Daerah

AKBP Ramadhan Nasution: Polres Gresik Siap Kawal Program Sekolah Rakyat

×

AKBP Ramadhan Nasution: Polres Gresik Siap Kawal Program Sekolah Rakyat

Sebarkan artikel ini
Kapolres Gresik AKBP Ramadhan Nasution menyematkan pita merah-putih kepada siswa peserta kegiatan MPLS SRT 1 Gresik. (Foto: Humas Polres Gresik)

Gresik,Sekilasmedia.com – Kapolres Gresik AKBP Ramadhan Nasution menghadiri pembukaan Masa Pengenalan Lingkungan Sekolah (MPLS) Sekolah Rakyat Terintegrasi (SRT) 1 Tahun Ajaran 2026/2027 di Jalan Raci Cendana Pekuncen, Desa Raci Tengah, Kecamatan Sidayu, Jumat (31/7/2026).

Kehadirannya menjadi bentuk dukungan Polri terhadap program strategis pemerintah dalam memperluas akses pendidikan bagi masyarakat.

Pembukaan MPLS turut dihadiri jajaran Forum Koordinasi Pimpinan Daerah (Forkopimda), di antaranya Bupati Gresik Fandi Akhmad Yani, Wakil Bupati Gresik dr. Asluchul Alif, Ketua DPRD Gresik M. Syahrul Munir, Kepala UPT PR SMP Surabaya Sukajar, kepala organisasi perangkat daerah (OPD), wali murid, serta ratusan siswa baru.

Kepala Sekolah Rakyat Terintegrasi 1 Gresik, Rangga Pratama Widyastya, mengatakan jumlah peserta didik pada tahun ajaran kedua mengalami peningkatan signifikan.

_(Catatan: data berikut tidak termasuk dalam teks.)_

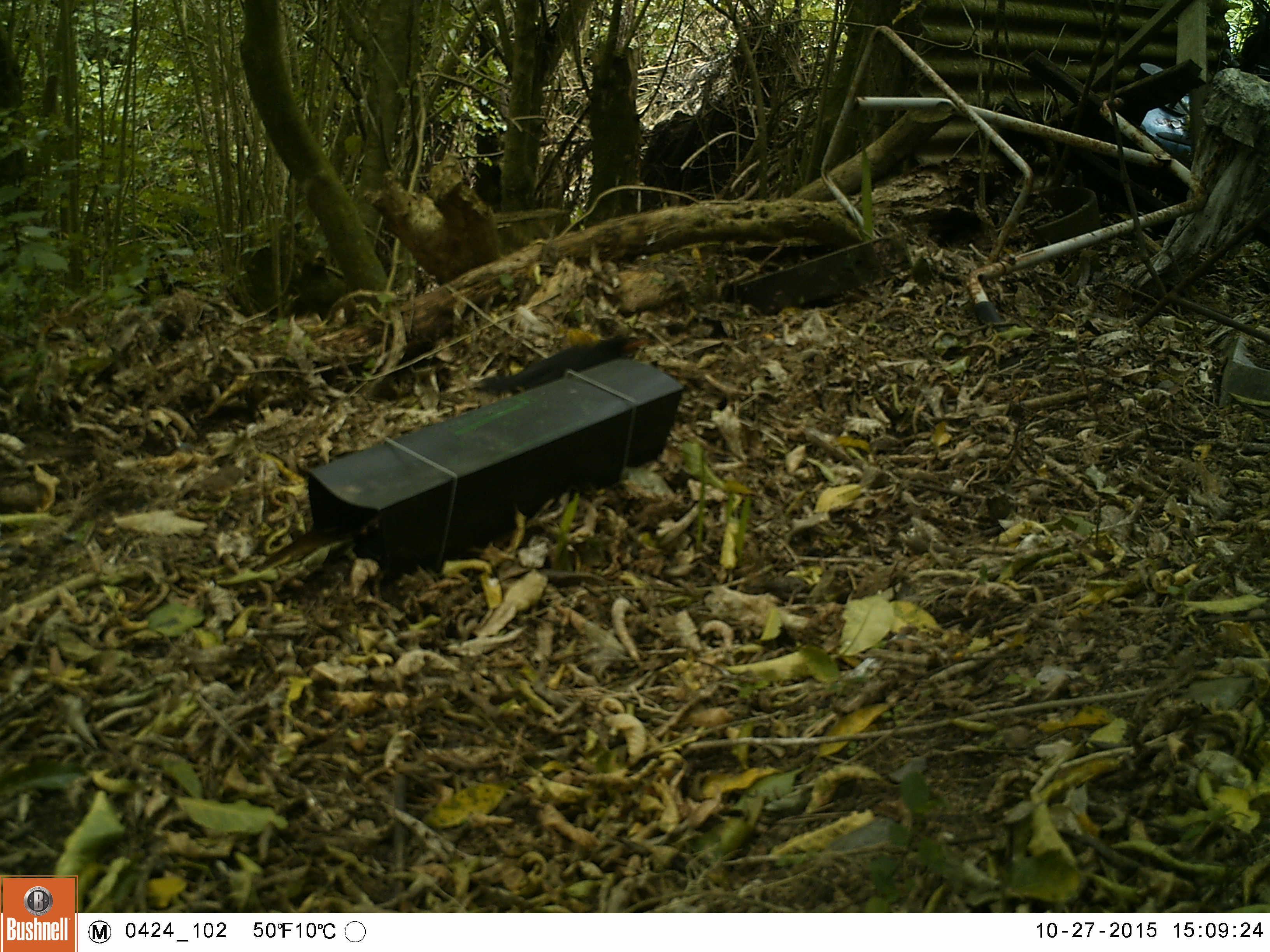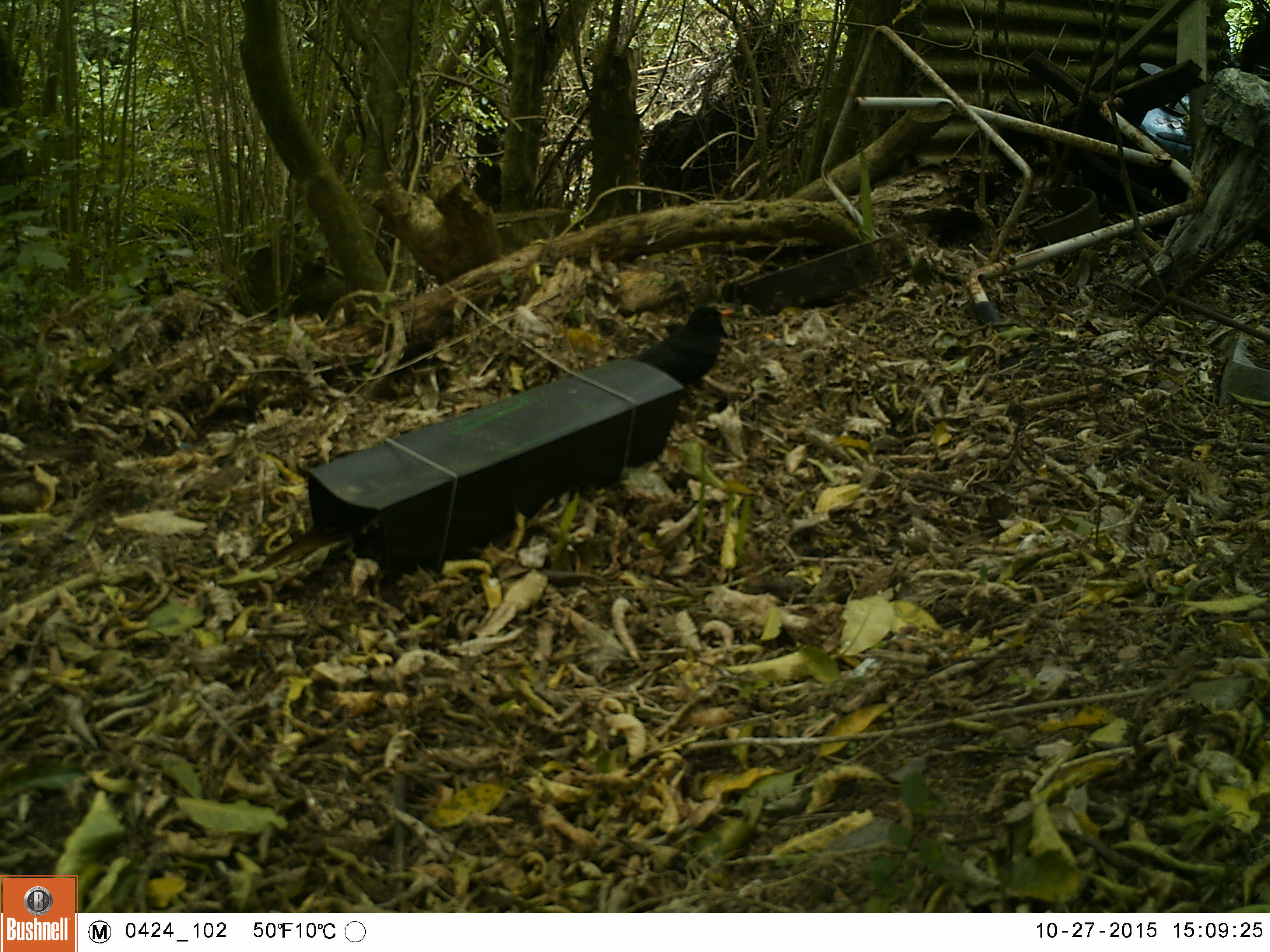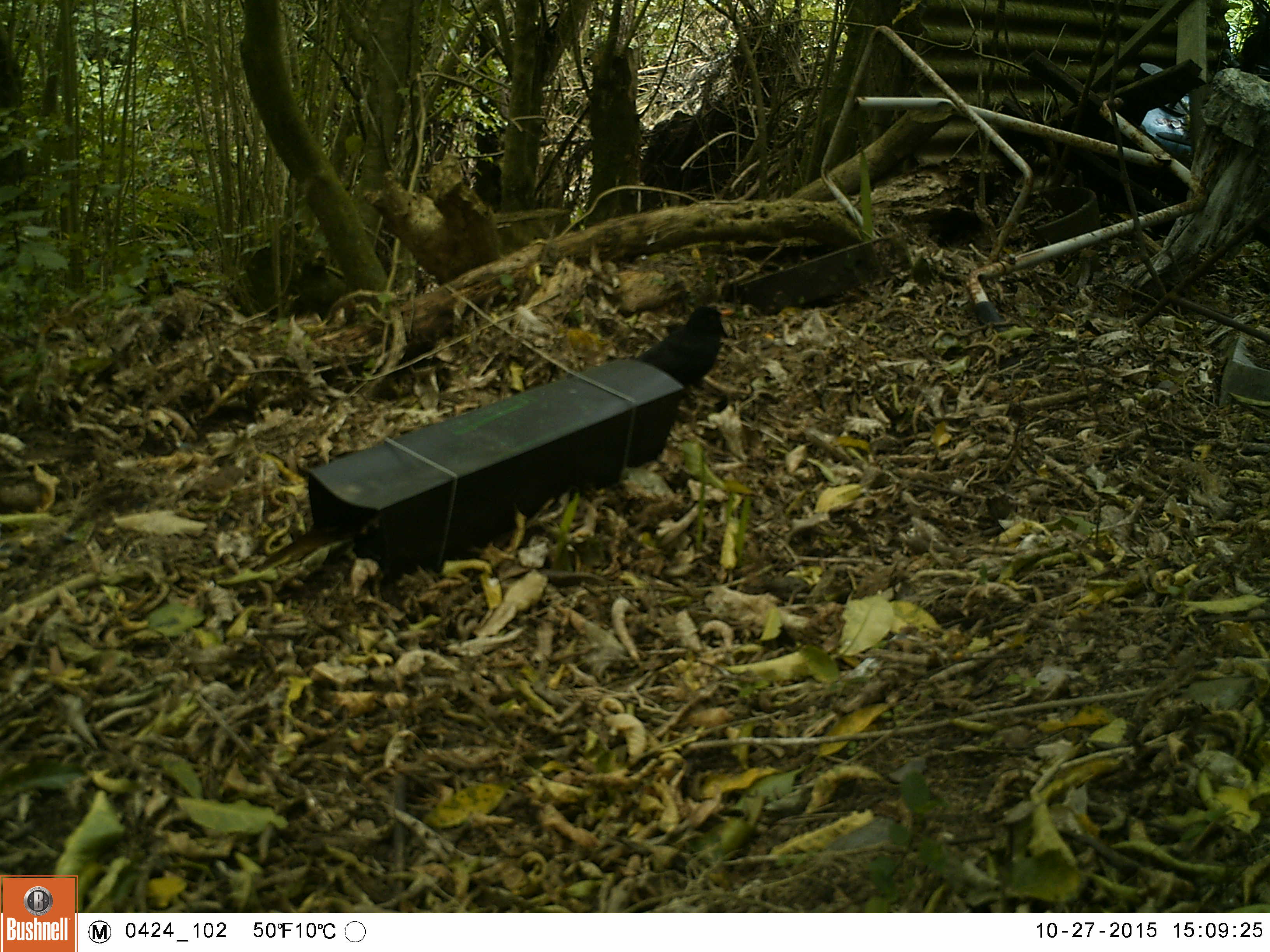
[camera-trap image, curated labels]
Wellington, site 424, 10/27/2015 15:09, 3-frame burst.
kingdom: Animalia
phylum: Chordata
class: Aves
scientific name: Aves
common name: bird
Bird (Aves).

Dari sebelumnya 75 siswa, kini Sekolah Rakyat membina sebanyak 405 peserta didik.

BACA JUGA :  Bandara Ngurah Rai Pasang Thermo Scanner, Cegah Mpox Masuk Bali

Menurutnya, Sekolah Rakyat merupakan wujud komitmen pemerintah dalam menyediakan pendidikan yang berkualitas, berkarakter, dan dapat diakses seluruh lapisan masyarakat tanpa terkendala kondisi ekonomi.

Sementara itu, perwakilan Dinas Sosial Gresik, dr. Yumna Qolimatul Aza, menjelaskan Sekolah Rakyat berdiri di atas lahan seluas 6,5 hektare dengan 26 gedung yang dilengkapi berbagai fasilitas penunjang pembelajaran.

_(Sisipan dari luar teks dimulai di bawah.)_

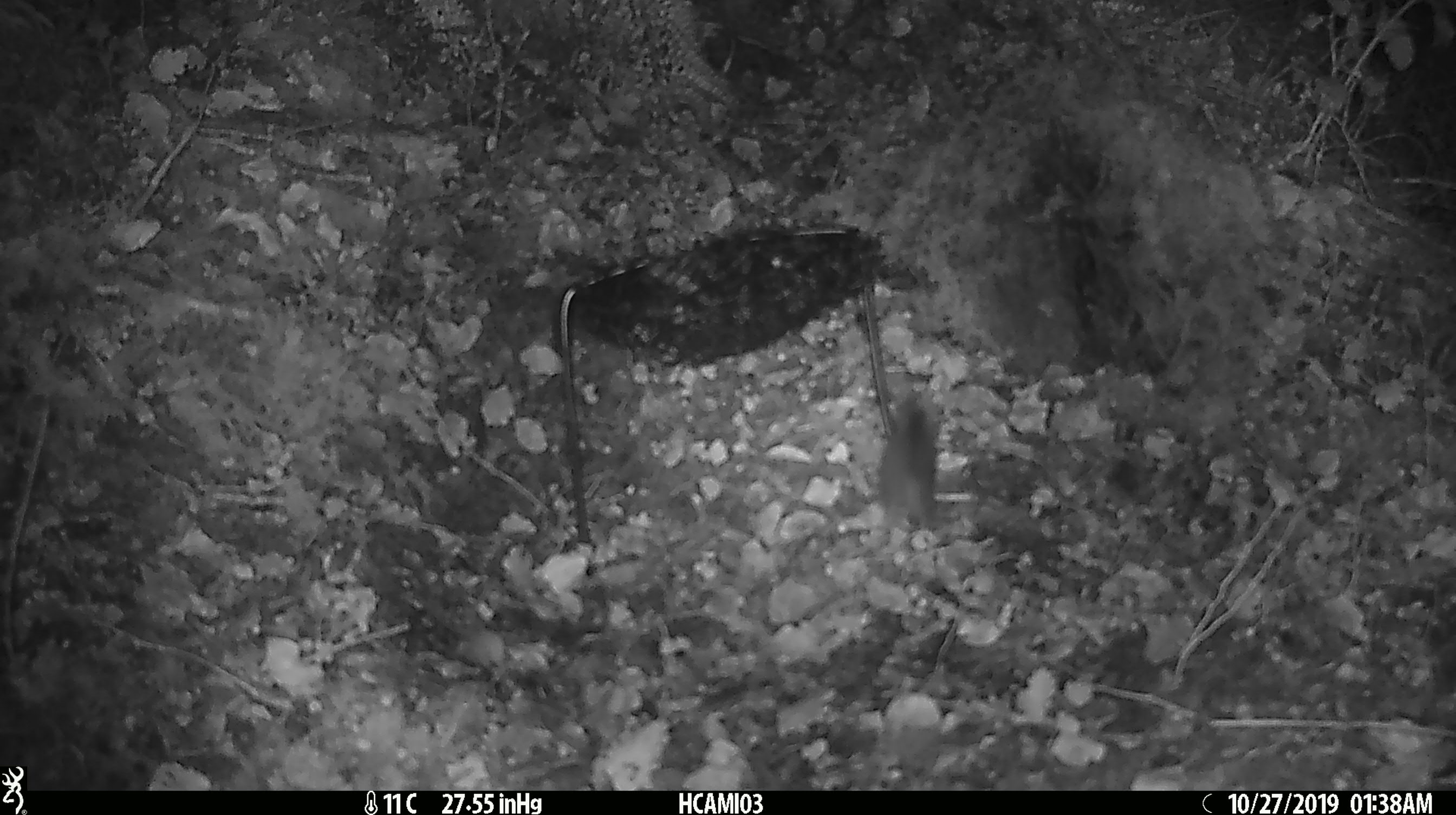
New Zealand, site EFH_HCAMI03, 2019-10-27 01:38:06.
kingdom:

Selain menerapkan kurikulum nasional, sekolah juga memiliki program unggulan berupa pembiasaan membaca Al-Qur’an, tahfiz, serta bimbingan belajar tambahan. Ia menambahkan, sebanyak 26 siswa asal Pulau Bawean akan bergabung setelah kondisi cuaca pelayaran memungkinkan.

Dalam sambutannya, Bupati Gresik Fandi Akhmad Yani menegaskan Sekolah Rakyat merupakan hasil sinergi pemerintah pusat dan pemerintah daerah untuk memperluas akses pendidikan bagi masyarakat, khususnya keluarga prasejahtera.

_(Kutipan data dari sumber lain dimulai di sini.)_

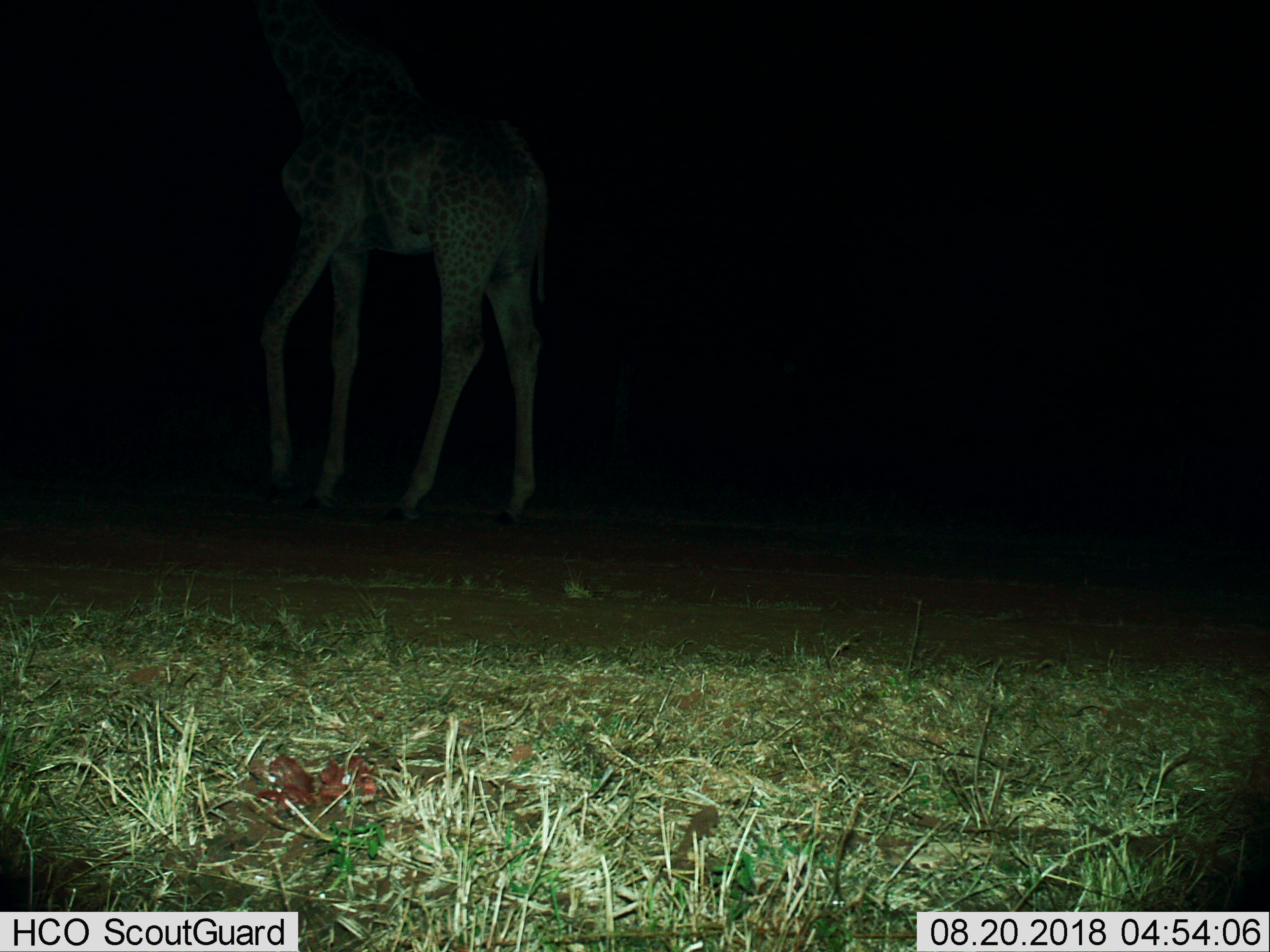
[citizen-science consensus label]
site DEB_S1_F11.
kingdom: Animalia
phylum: Chordata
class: Mammalia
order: Artiodactyla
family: Giraffidae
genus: Giraffa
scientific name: Giraffa camelopardalis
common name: giraffe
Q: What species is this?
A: Giraffe (Giraffa camelopardalis).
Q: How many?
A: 1.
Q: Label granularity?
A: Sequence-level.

” Melalui pendidikan, kami ingin memutus rantai kemiskinan. Harapan kami, anak-anak Sekolah Rakyat mampu melanjutkan pendidikan ke perguruan tinggi terbaik dan menjadi generasi yang sukses serta berakhlak mulia,” ujar Bupati.

BACA JUGA :  Laga Persebaya vs Arema, Polisi Kerahkan 6.000 Personel

Rangkaian pembukaan MPLS berlangsung meriah dengan penampilan paduan suara, pembacaan puisi, hingga pidato dalam lima bahasa yang dibawakan para siswa. Kegiatan dilanjutkan dengan penyalaan sirene sebagai tanda dimulainya MPLS, penyerahan peserta didik baru, pemotongan tumpeng, doa bersama, foto bersama, Salat Jumat berjamaah, serta pembekalan materi MPLS di kelas.

Kapolres Gresik AKBP Ramadhan Nasution mengapresiasi kehadiran Sekolah Rakyat Terintegrasi yang dinilai mampu membuka kesempatan lebih luas bagi masyarakat kurang mampu untuk memperoleh pendidikan yang layak.

Ia menegaskan Polres Gresik siap mendukung keberlangsungan program tersebut sebagai bagian dari upaya bersama mencetak generasi penerus bangsa yang unggul, berkarakter, dan berakhlak mulia.

” Polres Gresik mendukung penuh program pemerintah ini. Semoga Sekolah Rakyat dapat menjadi wadah lahirnya generasi berkualitas yang mampu membawa kemajuan bagi Kabupaten Gresik dan Indonesia,” tegas AKBP Ramadhan Nasution.